SKT avenged their first loss at MSI by dismantling TSM

SKT moved to 7-1 for the tournament, while TSM have work to do to make the bracket stage.

Photo via Riot Games

There was good news and bad news for North America’s LCS champions, TSM.

Flash Wolves had a just taken down SK Telecom T1, holding them to their lowest ever MSI kill score (two). Importantly, they showed how it could be done, by playing around mid Syndra and taking away Lee Sin from SKT jungler Han “Peanut” Wang-ho. Syndra is a champion that TSM mid laner Søren “Bjergsen” Bjerg plays exceptionally well. And Lee is one of struggling jungler Dennis “Svenskeren” Johnsen’s remaining reliable picks. So TSM could execute parts of the Flash Wolves’ draft.

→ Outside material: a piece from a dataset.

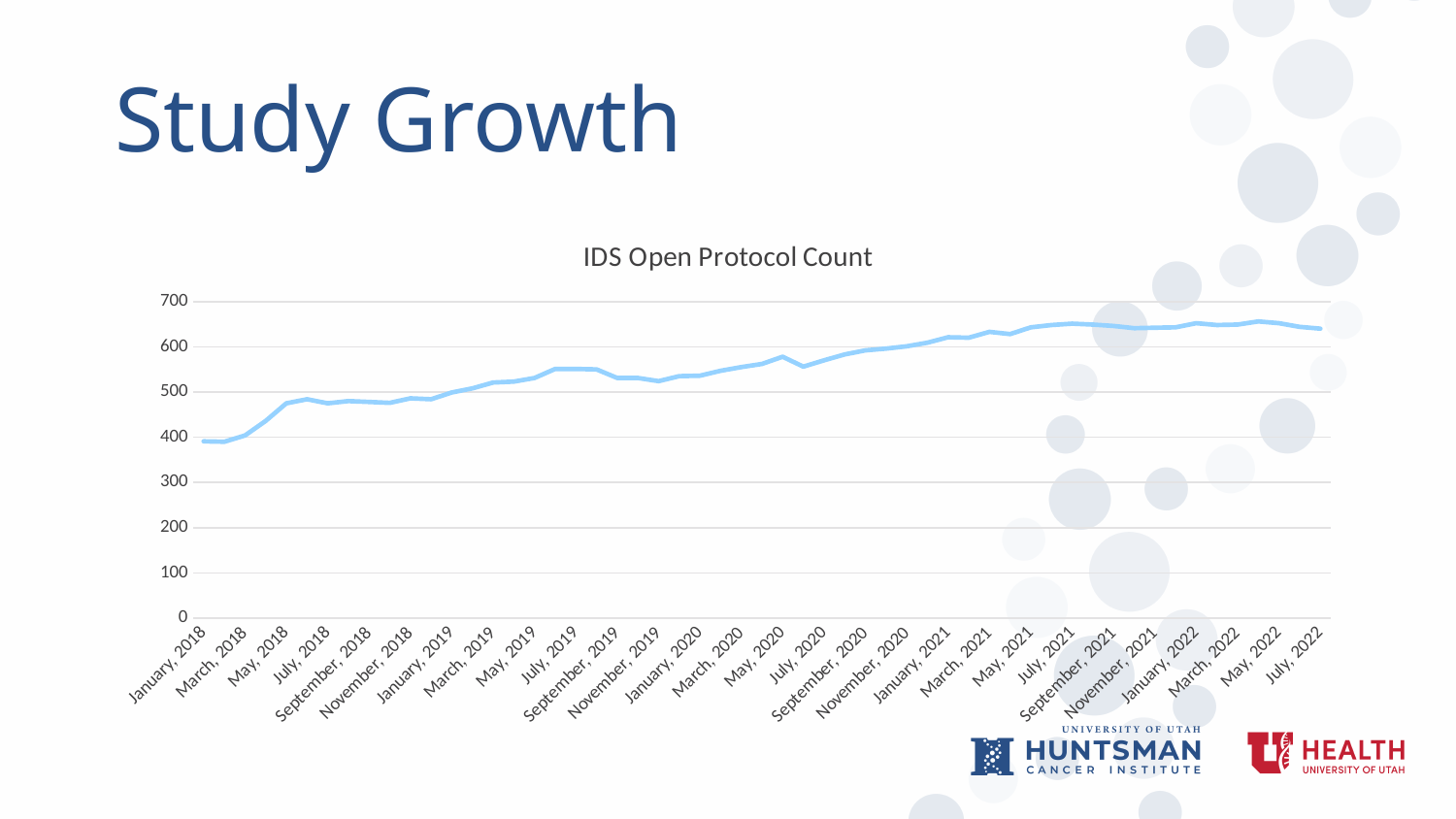
Is the value for January, 2020 greater or less than 600? less Overall, do the values rise or fall from January 2018 to July 2022? Rise Is the value for July, 2022 greater or less than 600? greater What is the title of the chart? IDS Open Protocol Count What type of chart is shown on the slide? Line chart Which is larger, the value for January, 2018 or the value for July, 2022? July, 2022 What is the highest value shown on the y axis? 700 Is the value for July, 2019 greater or less than 500? greater How many lines are plotted on the chart? 1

On the other hand, when SKT lose, sometimes they get angryparticularly mid star Lee “Faker” Sang-hyeok. And you don’t want to make Faker angry.

So what would win out: TSM’s preparation and draft, or SKT’s anger? It wasn’t even a question—SKT stomped.

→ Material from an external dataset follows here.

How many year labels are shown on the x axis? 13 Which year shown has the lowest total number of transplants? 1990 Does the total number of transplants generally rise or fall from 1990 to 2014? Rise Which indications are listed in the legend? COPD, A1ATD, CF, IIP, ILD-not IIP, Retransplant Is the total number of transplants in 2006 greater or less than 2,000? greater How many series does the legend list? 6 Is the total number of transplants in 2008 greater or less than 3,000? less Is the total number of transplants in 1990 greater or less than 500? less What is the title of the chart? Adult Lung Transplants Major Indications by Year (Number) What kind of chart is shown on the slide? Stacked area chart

To be fair, TSM actually got a lot of what they wanted in the draft. They banned Lee and took Karma in the first rotation—a priority support pick. Then, fortuitously, Ivern fell to Svenskeren in the second round of picks (TSM was on blue side). Ivern’s quirky jungle clear, ability to save teammates, and sieging power has made him another one of Svenskeren’s best champions.

It appeared that things were going well, because it seemed like TSM was replicating the Flash Wolves’ strategy. The problem was that their draft was lacking the nuances of the Flash Wolves’ draft. For example, Flash Wolves hid the Syndra pick behind a Fizz, forcing Faker into a defensive counter matchup. TSM didn’t do that, getting Kennen instead for Kevin “Hauntzer” Yarnell. SKT was able to sit back and counter most of TSM’s moves.

To counter the Kennen, SKT top laner Heo “Huni” Seung-hoon took Galio, a recent meta pick that some teams are still unfamiliar with. Hauntzer is familiar with Huni, having spent most of 2016 duking it out with the then-Immortals star. But he didn’t look comfortable against Galio at all.

That one kill set the tone for the rest of the game. TSM were out-executed by SKT at a mechanical level, making TSM’s best plans moot. Sure, they had some success around the mid lane, and Svenskeren actually had a pretty good game on Ivern—many more kills would have gone to SKT if not for his clutch saves.

But this dominating victory by SKT proved that the talent discrepancy between these two teams is too great. TSM was never expected to win this game—they just needed to compete. But they didn’t compete nearly hard enough.

North America’s champions have a lot of work to do on the last day of the MSI group stage to prove that they are worthy of moving on.